Fergus was the wag of our house–indeed, he was the only Irishman we could boast of, and the fact of his being an Irishman always made us inclined to laugh whenever he spoke. We could see now by the twinkle in his eye that he was going to let off the steam at Jim Sparrow’s expense.
“I said,” replied Jim, blushing rather to find every body listening to him, “nobody’s ever died at Ferriby, have they?”
Fergus gazed at him in astonishment.
“What!” exclaimed he, “you mean to say you never heard of poor Bubbles?”
“Bubbles? No,” replied Jim, looking rather scared.
“Just fancy that!” said Fergus, turning round to us; “never heard of Bubbles!”
Of course we, who saw what the wag was driving at, looked rather surprised and a little mysterious.
“What was it?” inquired Jim Sparrow, looking half ashamed of himself.
“Eh? Well, if you never heard it, I’d better not tell you. It’s not a nice story, is it, you fellows?”
“Horrible!” said Lamb, starting at another walnut.
“Oh, do tell me!” cried Jim eagerly, “I’m so fond of stories;” and he settled himself back in his chair rather uneasily, and tried to look as if it was all good fun.
“Well, if you do want it I’ll tell you; but don’t blame me if it upsets you, that’s all!” replied the irrepressible Fergus.
Jim looked as heroic as he could, and wished he had never asked to be enlightened on the subject of Bubbles.
Fergus refreshed himself with an orange, stuck his feet into the fender, and began in a solemn voice.
“I suppose, Jim Sparrow, if you have never heard about Bubbles, you really don’t know the history of the school at all.

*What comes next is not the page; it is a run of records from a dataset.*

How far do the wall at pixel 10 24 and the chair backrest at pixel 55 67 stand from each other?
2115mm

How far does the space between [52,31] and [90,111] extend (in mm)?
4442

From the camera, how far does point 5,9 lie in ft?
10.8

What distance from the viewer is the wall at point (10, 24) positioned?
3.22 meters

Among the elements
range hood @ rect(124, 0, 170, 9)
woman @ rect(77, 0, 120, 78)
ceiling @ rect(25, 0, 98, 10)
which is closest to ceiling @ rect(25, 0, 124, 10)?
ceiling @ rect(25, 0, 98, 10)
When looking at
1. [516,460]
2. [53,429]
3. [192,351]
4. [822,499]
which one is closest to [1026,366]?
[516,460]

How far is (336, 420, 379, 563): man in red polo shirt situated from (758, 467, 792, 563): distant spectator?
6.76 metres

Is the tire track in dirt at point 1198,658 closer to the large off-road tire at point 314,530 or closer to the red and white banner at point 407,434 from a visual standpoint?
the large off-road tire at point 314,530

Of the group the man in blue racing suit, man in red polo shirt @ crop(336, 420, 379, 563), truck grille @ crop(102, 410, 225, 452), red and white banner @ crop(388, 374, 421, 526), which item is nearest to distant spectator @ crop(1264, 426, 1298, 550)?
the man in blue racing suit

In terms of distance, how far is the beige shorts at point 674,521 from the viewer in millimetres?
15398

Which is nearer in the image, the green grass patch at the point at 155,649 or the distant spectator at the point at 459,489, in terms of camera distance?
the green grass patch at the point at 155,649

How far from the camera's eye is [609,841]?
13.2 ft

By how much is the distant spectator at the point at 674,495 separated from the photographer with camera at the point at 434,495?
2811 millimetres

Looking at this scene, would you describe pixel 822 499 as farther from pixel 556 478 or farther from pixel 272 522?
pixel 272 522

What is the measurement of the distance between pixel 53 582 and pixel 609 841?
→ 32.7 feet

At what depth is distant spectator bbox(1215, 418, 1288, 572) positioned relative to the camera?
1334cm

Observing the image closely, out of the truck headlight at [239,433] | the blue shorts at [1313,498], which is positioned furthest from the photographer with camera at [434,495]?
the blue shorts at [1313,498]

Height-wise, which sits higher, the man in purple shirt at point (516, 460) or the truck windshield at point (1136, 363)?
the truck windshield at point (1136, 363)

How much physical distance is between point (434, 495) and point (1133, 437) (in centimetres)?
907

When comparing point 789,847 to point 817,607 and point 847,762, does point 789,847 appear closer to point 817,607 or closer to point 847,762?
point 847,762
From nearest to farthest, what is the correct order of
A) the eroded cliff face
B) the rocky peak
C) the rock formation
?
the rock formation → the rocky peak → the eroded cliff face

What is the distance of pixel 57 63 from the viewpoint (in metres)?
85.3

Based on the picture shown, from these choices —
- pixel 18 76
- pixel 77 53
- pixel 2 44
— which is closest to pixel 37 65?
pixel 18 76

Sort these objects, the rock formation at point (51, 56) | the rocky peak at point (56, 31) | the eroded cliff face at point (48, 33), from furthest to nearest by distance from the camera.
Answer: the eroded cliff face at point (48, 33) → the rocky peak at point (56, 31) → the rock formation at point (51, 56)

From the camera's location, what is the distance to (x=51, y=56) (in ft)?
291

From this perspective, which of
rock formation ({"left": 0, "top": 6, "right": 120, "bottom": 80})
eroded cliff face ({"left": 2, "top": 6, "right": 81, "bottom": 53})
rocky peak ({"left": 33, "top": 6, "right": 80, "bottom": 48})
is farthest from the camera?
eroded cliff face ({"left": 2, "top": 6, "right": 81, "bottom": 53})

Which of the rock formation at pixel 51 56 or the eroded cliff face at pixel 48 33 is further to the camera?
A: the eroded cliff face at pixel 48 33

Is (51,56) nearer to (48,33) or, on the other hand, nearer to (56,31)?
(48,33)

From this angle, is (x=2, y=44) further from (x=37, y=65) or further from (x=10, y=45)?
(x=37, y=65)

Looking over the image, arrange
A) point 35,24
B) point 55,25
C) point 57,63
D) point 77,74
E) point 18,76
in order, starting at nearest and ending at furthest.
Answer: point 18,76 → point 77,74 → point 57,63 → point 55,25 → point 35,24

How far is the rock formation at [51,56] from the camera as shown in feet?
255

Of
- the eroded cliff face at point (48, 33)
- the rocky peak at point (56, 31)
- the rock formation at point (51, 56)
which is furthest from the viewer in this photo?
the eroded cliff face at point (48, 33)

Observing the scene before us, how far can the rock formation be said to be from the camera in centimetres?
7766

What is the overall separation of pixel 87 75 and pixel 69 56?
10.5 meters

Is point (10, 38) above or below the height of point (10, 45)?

You don’t even know how it came to be called Ferriby?”
“No,” responded Jim, keeping his eyes on the fire.
“Ferriby is derived from two Anglo-Saxon words,” proceeded Fergus, “which you may have heard–`fire’ and `boy.’ Now I’ll tell you about Bubbles!”
There was something very mysterious about the manner in which Fergus uttered these words, and we listened for what was to come almost as breathlessly as Jim Sparrow.
“It was early in this century,” he said, “that a boy came to this school called Bubbles. No one knew where he came from. He had no parents, and never went home for the holidays. He was about your age, Sparrow, and just your build, and he was in the Lower Fourth.”
“I’m going to be moved up this Christmas,” interposed Jim hurriedly.
“Are you? So was Bubbles going to be moved up when what I’m going to tell you happened!”